Tests & Methodology

The 2024 edition of the PV Module Index Report compiles the results of bankability and beyond-qualification tests conducted at RETC’s accredited laboratories over 12 months, spanning Q2 2023 through Q1 2024. Like previous editions, this year’s report catalogs testing sequences and data according to three interrelated and equally influential manufacturing disciplines: module quality, performance, and reliability.

We present performance distribution data for specific test sequences within each of these three disciplines. By filtering these comparative data, project stakeholders can specify products or qualify project designs best suited to a specific environment, location, asset, or portfolio.

To characterize long-term in-field reliability, industry stakeholders—including subject matter experts at RETC—have developed enhanced testing standards, procedures, and sequences that go beyond minimum product safety and design qualification requirements. These beyond-qualification test protocols put additional stress on modules to identify areas of weakness and better predict long-term in-field reliability.
As solar projects increase in scale, frequency, and geographical distribution, project stakeholders must remain vigilant regarding performance risks. How do different technologies perform under low-irradiance conditions or in relation to changing sun angles? Is a specific bill of materials susceptible to irradiance- or temperature-induced degradation under expected conditions of use? Will modules and systems perform as expected under the peak power conditions critical to energy yield optimization? Laboratory data allow for a science- and engineering-based understanding of both short- and long-term PV system performance.
To meet user standards, PV modules must be durable enough to withstand multiple decades of in-field exposure. Not surprisingly, reliable in-field operation over a 25-30 year service life is not an accident. Studies have consistently shown a strong positive correlation between quality and return on investment and other profitability indicators.

Accolades in the PV Module Index Report

Overall Highest Achiever

To achieve RETC’s top honor, module companies must our high achievement criteria in three disciplines: module reliability, performance, and quality.

In other words, “Overall Highest Achiever” status effectively indicates that RETC recognizes a company for “High Achievement in Reliability,” “High Achievement in Performance,” and “High Achievement in Quality.”

High Achievement in [a Discipline]

To achieve discipline-level recognition, such as “High Achievement in Performance,” module companies must excel across multiple test sequences within the module performance or reliability disciplines.

RETC awards discipline-level recognition to manufacturers that do not meet our “Overall Highest Achiever” criteria.

Test Category High Achiever

To achieve test category-level recognition, module companies must meet high achievement criteria within at least one individual test sequence.

RETC awards “Test Category High Achiever” recognition to manufacturers that do not meet our criteria for discipline-level or overall high achievement.

### Record excerpts:
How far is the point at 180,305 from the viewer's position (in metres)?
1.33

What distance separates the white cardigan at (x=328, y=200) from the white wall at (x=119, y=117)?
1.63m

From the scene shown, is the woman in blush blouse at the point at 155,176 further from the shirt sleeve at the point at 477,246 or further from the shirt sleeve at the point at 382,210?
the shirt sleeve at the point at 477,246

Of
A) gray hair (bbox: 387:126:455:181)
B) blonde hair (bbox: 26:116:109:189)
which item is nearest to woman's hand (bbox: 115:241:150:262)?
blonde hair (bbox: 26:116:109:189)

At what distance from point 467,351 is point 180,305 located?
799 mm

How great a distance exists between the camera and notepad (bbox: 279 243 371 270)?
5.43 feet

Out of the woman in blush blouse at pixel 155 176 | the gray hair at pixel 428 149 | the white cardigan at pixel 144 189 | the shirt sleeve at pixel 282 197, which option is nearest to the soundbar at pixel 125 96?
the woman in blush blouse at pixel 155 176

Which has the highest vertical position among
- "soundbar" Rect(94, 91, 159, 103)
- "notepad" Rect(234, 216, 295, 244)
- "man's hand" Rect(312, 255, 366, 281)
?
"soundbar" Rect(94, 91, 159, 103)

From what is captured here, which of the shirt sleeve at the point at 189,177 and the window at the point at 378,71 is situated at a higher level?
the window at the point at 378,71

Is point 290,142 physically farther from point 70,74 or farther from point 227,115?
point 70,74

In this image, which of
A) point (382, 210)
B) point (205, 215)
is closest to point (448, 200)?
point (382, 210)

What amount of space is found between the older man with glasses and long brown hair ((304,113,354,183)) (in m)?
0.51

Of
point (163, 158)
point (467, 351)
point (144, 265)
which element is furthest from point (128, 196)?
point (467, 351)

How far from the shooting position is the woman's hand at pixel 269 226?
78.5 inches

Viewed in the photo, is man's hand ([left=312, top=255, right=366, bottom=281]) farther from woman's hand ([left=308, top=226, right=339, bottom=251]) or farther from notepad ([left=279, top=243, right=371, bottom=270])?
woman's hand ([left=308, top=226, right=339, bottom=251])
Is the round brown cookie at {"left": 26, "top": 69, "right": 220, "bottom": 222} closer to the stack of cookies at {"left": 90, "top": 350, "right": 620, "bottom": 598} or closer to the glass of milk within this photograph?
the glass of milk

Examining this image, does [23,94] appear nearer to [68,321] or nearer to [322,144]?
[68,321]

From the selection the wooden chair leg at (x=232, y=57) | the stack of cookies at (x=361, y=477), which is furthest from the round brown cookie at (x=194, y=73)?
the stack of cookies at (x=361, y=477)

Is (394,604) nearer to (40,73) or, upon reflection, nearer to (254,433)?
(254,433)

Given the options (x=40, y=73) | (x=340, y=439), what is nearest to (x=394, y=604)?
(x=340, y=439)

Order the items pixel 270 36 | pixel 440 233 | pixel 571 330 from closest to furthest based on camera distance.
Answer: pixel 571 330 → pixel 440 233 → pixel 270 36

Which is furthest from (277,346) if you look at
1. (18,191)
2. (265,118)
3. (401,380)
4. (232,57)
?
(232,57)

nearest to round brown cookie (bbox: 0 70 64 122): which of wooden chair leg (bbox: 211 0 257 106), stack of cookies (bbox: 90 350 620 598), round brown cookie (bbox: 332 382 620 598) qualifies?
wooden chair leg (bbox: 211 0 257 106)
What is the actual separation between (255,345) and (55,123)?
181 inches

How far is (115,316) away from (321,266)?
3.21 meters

### What this exercise asks:
1) Answer these questions from the PV Module Index methodology text.
(a) Which months does the 2024 edition's testing period span?
(b) Over what service life does the text say reliable in-field operation is expected?
(c) What must module companies do to earn test category-level recognition?
2) Write the next part of the PV Module Index methodology text, picking up after its final sentence.

### Task-by-task results:
1)
(a) Q2 2023 through Q1 2024, a span of 12 months.
(b) A 25-30 year service life.
(c) They must meet high achievement criteria within at least one individual test sequence.

2)
Performance Indicators

CEC Certification

Solar modules must be included on an eligible equipment list maintained and regularly updated by the CEC to qualify for solar incentive programs around the US. This CEC listing requires additional testing and characterization beyond the basic UL product certification tests.
Conversion Efficiency

The percentage of incident solar energy converted to electrical energy is an essential figure of merit for PV modules and cell technologies. Nominal module conversion efficiency is determined by dividing a product’s nameplate STC-rated power by its total aperture area. Cell technology and module design play a significant role in module efficiency.
Incidence Angle Modifier (IAM)

Performance characteristic that accounts for changes in PV module output based on changing sun angles. Essential for understanding module performance at different times or seasons, especially early or late in the day or in winter when the sun is low on the horizon.
Light & Elevated Temperature Induced Degradation (LeTID)

Newer cell technologies may experience a type of long-term in-field degradation associated with exposure to light and elevated temperatures. Used to characterize LeTID susceptibility.
Light Induced Degradation (LID)

Testing to IEC standards to ensure manufacturing quality control and in-field reliability. LID is a type of degradation resulting from exposure to sunlight that impacts some PV cell types but not others.
PAN Files

The de facto standard module characterization file format is a PAN file, which defines 22 parameters that PVsyst software uses for its production modeling calculations.

Reliability Indicators

Damp Heat

Aims to characterize a PV module’s ability to withstand prolonged exposure to humid, high-temperature environments. Takes place inside an environmental chamber.
Dynamic Mechanical Load (DML)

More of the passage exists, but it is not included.